Arbeitsauftrag 1 ▸ Wie reagieren laut dem Text über Lebensentwürfe vor allem ältere Gesprächspartner auf zu ehrliche und zu ausführliche Antworten auf Standardfragen nach Beruf und Status?
Arbeitsauftrag 2 ▸ Kopiere aus dem Text über Lebensentwürfe wortgetreu den Abschnitt, der mit den Worten „Per Geburt finde“ beginnt und mit „Arroganz im Sommerkleid.“ endet.

Übungstext ▸
Per Geburt finde ich mich in einem bestimmten Segment der deutschen Gesellschaft wieder. Bestimmte Karriereschritte und Ausbildungswille werden von mir erwartet. Ein verstolperter Lebenslauf und Freiheitsdrang eher weniger. Nicht selten reagieren vor allem ältere Gesprächspartner sichtlich irritiert, wenn ich ihnen zu ehrliche und zu ausführliche Antworten auf Standardfragen nach dem Beruf und dem Status gebe. Den zugehörigen Erfolg und somit erbrachten Beweis anderer Lebensmodelle und ihrer möglichen Vorteile, empfinden diese als persönliche Beleidigung. Meine Toleranz gegenüber ihrem "klassischen" Lebensentwurf werten sie, nur zu gern, als Arroganz im Sommerkleid.
Erstaunlich, wenn man sich bemüht jegliche Anzeichen von Dekadenz, Geprotze und Faulheit verbietet. Glücklicherweise nagen solche Situationen nicht an meinem Selbstbild. Weder muss ich Lieblingsschwiegersohn sein, noch bin ich gefallsüchtig.

Aufgeführte Einträge ▸

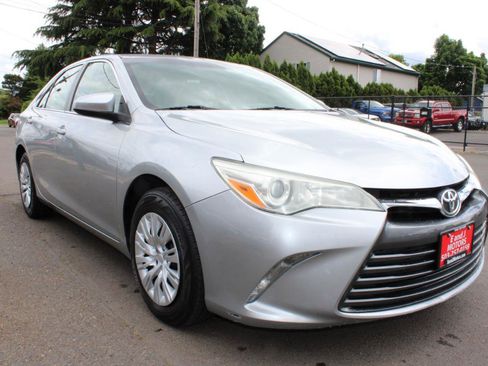 Used 2015 Toyota Camry LE FWD image 7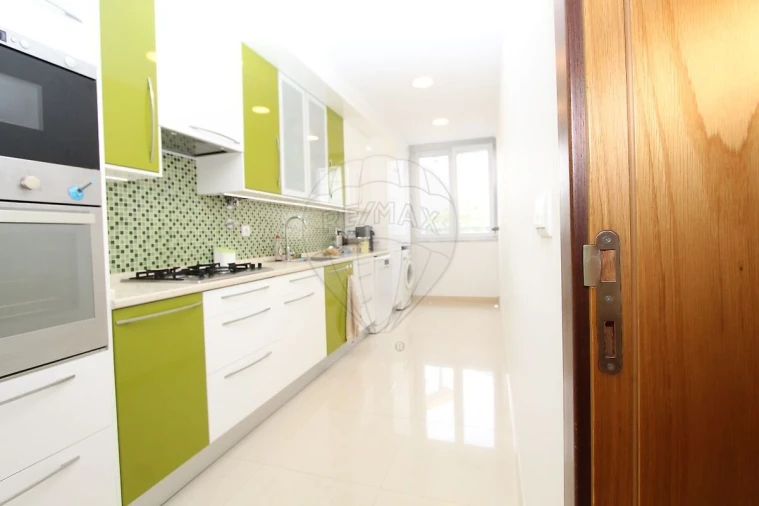 Apartamento T2 para Venda em Sacavém e Prior Velho Foto 11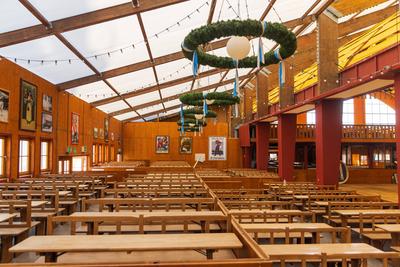 MUNICH, GERMANY - AUGUST 30: Empty tables before the beginning of the 189. Oktoberfest in Munich on August 30, 2024 Setu-stock-foto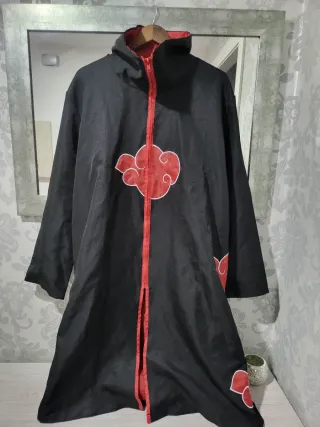 Capa Akatsuki Talla XL Negra y Roja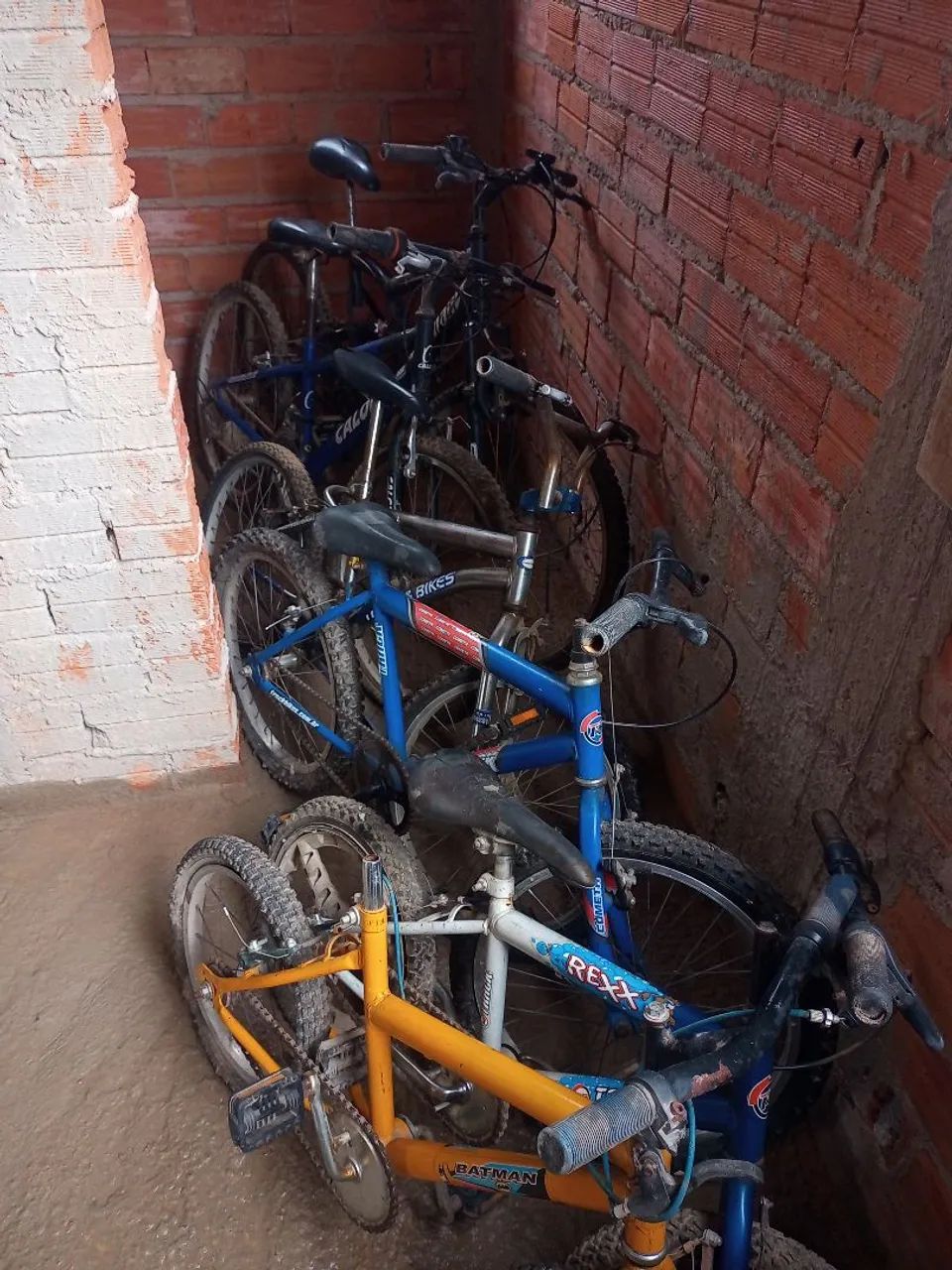 Conjunto de bicicletas usada.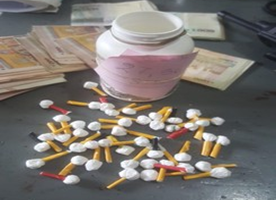 Llevaba 45 envoltorios de cocaína en su auto y fue condenado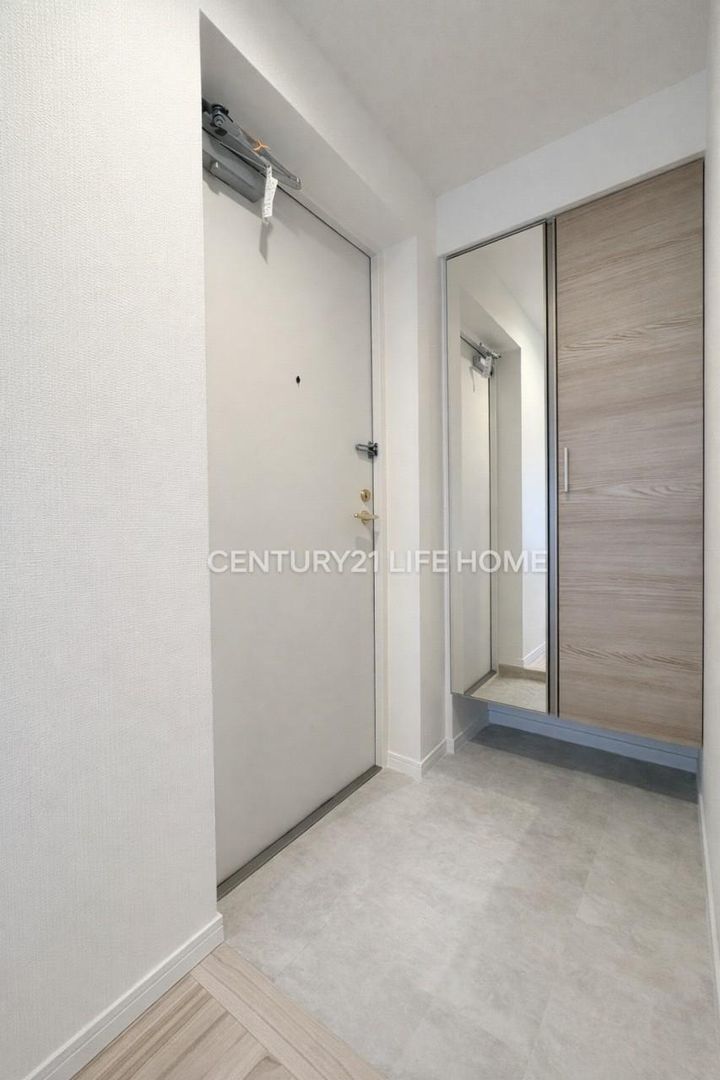 3LDK Apartment for Sale in Aoba Ward, Yokohama with Panoramic Views - Thumbnail 3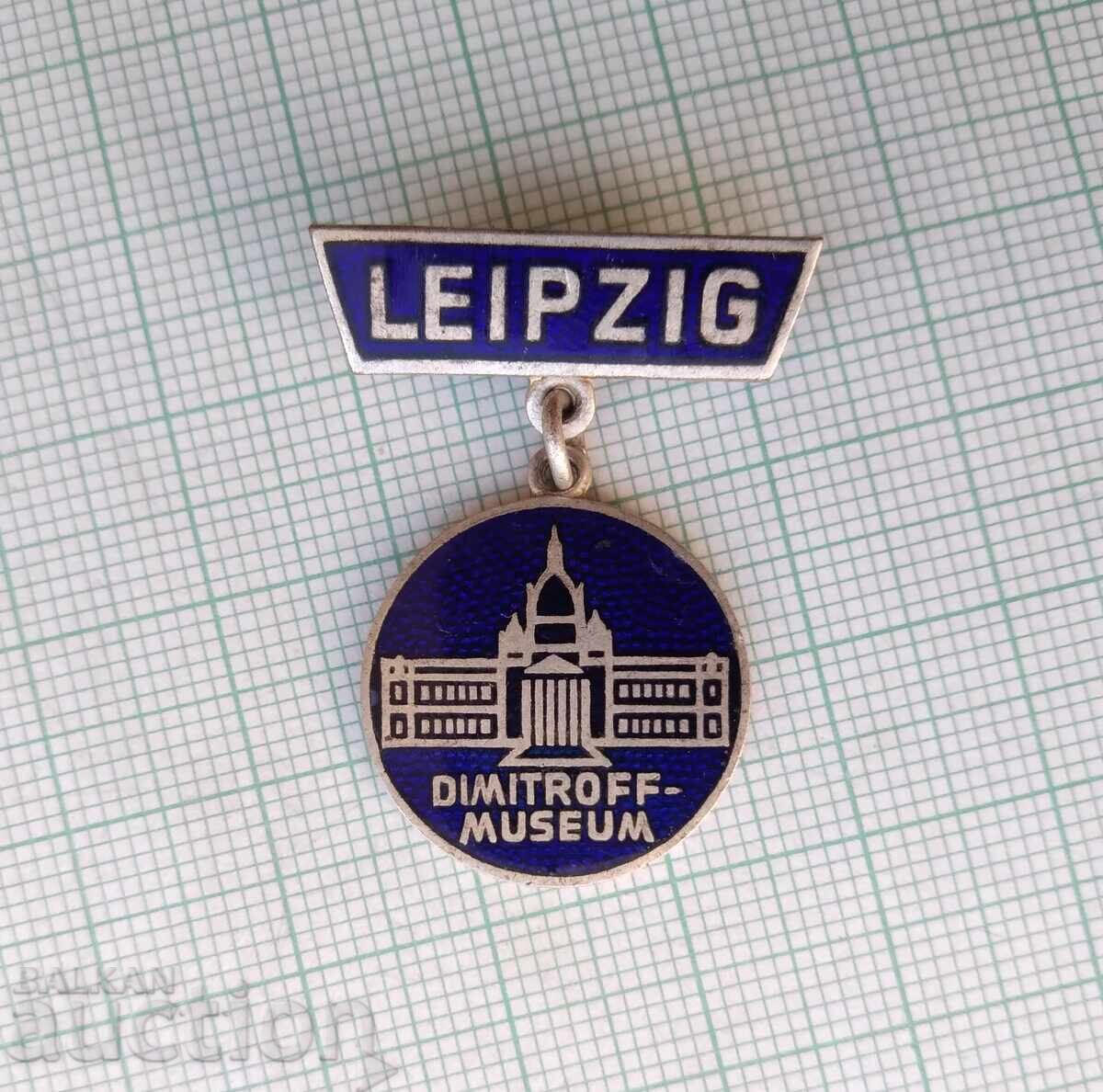 19369 Badge - Dimitrov Museum in Leipzig - Enamel with price € 2.50 | 4.89 BGN 19369 Badge - Dimitrov Museum in Leipzig - Enamel with price € 2.50 | 4.89 BGN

Ergebnis 1 ▸ Sie reagieren nicht selten sichtlich irritiert.

Ergebnis 2 ▸
Per Geburt finde ich mich in einem bestimmten Segment der deutschen Gesellschaft wieder. Bestimmte Karriereschritte und Ausbildungswille werden von mir erwartet. Ein verstolperter Lebenslauf und Freiheitsdrang eher weniger. Nicht selten reagieren vor allem ältere Gesprächspartner sichtlich irritiert, wenn ich ihnen zu ehrliche und zu ausführliche Antworten auf Standardfragen nach dem Beruf und dem Status gebe. Den zugehörigen Erfolg und somit erbrachten Beweis anderer Lebensmodelle und ihrer möglichen Vorteile, empfinden diese als persönliche Beleidigung. Meine Toleranz gegenüber ihrem "klassischen" Lebensentwurf werten sie, nur zu gern, als Arroganz im Sommerkleid.